Thermostable Chimeric DNA Polymerases with High Resistance to Inhibitors
Andrey R. Pavlov, Nadejda V. Pavlova, Sergei A. Kozyavkin and Alexei I. Slesarev

We have developed and put to use a new technology for production of chimeric DNA polymerases with outstanding thermostability, processivity and resistance to PCR inhibitors. The protein chimeras contain polymerase domains fused with helix-hairpin-helix (HhH) domains derived from topoisomerase V of M. kandleri. The advantages of new polymerases allow for cycle sequencing and PCR in high salt concentrations and at temperatures inaccessible for other DNA polymerases. Our approach resulted in TOPOTAQ series of DNA polymerases, which represent an excellent choice for DNA amplification in samples with intercalating dyes (SYBR green, SYBR gold, ethidium bromide, indigo), organic solvents (phenol), and physiological fluids (such as blood and urine).

Chapter 1.2.
Phi29 DNA Polymerase, a Potent Amplification Enzyme
Margarita Salas, Miguel de Vega, José M. Lázaro and Luis Blanco

ø29 DNA polymerase is a 66 kDa monomeric DNA-dependent DNA polymerase responsible for all the mesophilic DNA synthesis reactions required to replicate the 19-kb-long linear dsDNA genome of bacteriophage ø29. To initiate replication at each DNA end, ø29 DNA polymerase catalyzes the incorporation of dAMP to a specific protein, the terminal protein (TP), which acts as a primer.

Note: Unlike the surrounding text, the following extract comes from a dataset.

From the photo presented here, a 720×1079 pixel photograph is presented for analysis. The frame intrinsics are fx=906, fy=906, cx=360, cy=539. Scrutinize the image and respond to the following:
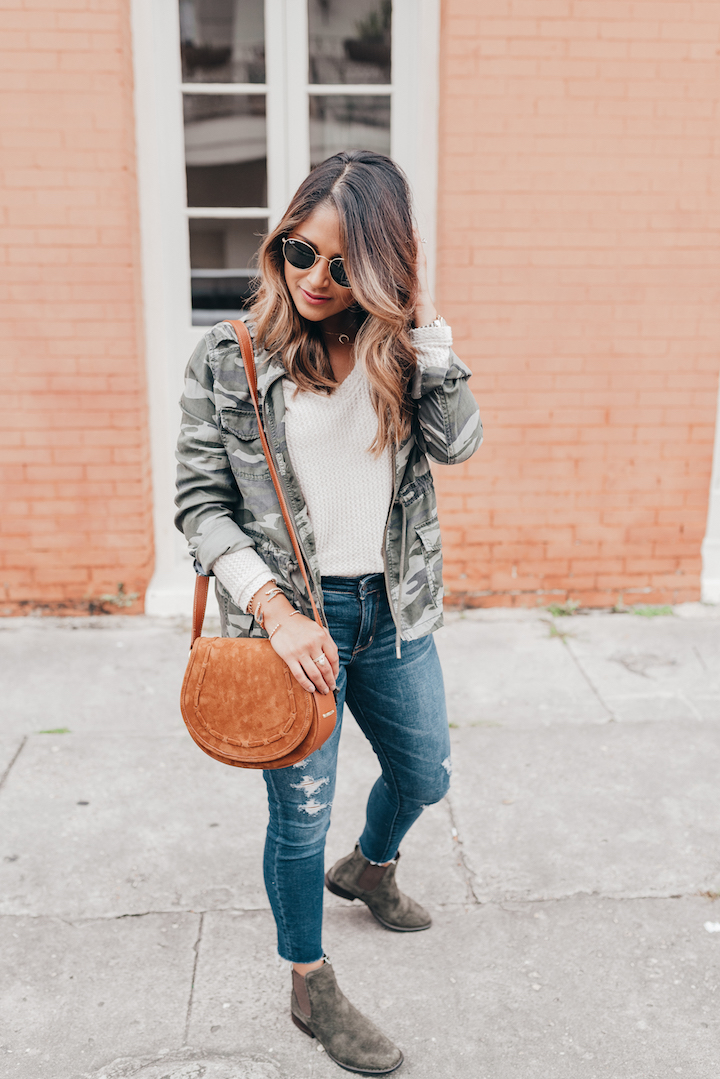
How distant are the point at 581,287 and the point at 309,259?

Then, switching from TP-priming to DNA-priming occurs progressively, defining a transition stage in which TP still interacts with ø29 DNA polymerase. Once dissociated from TP, a single ø29 DNA polymerase molecule replicates each DNA strand without dissociation from the template, whereas it produces the displacement of the non-template strand. Due to these two specific properties of ø29 DNA polymerase: high processivity and strand-displacement ability, neither accessory proteins nor helicases are required for the elongating stage of ø29 DNA replication. From a more applied point of view, these two important properties of ø29 DNA polymerase, together with its high fidelity of DNA synthesis, form the basis for the application of this enzyme in an increasing number of in vitro procedures for isothermal DNA amplification.

Chapter 1.3.
High-Fidelity Thermostable DNA Ligases as a Tool for DNA Amplification
Weiguo Cao

DNA ligases catalyze covalent joining of two DNA strands on DNA template at a nick junction. The strict requirement of base pair complementarity at the nick junction has been exploited for development of ligase-based technologies aimed for detection of sequence variations. After discovery of thermostable ligases, methods employing amplification of diagnostic signal through repeated cycles of denaturation, annealing and ligation have been developed analogous to polymerase chain reaction (PCR). This chapter focuses on principles and practical aspects of ligase chain reaction (LCR) and ligase detection reaction (LDR).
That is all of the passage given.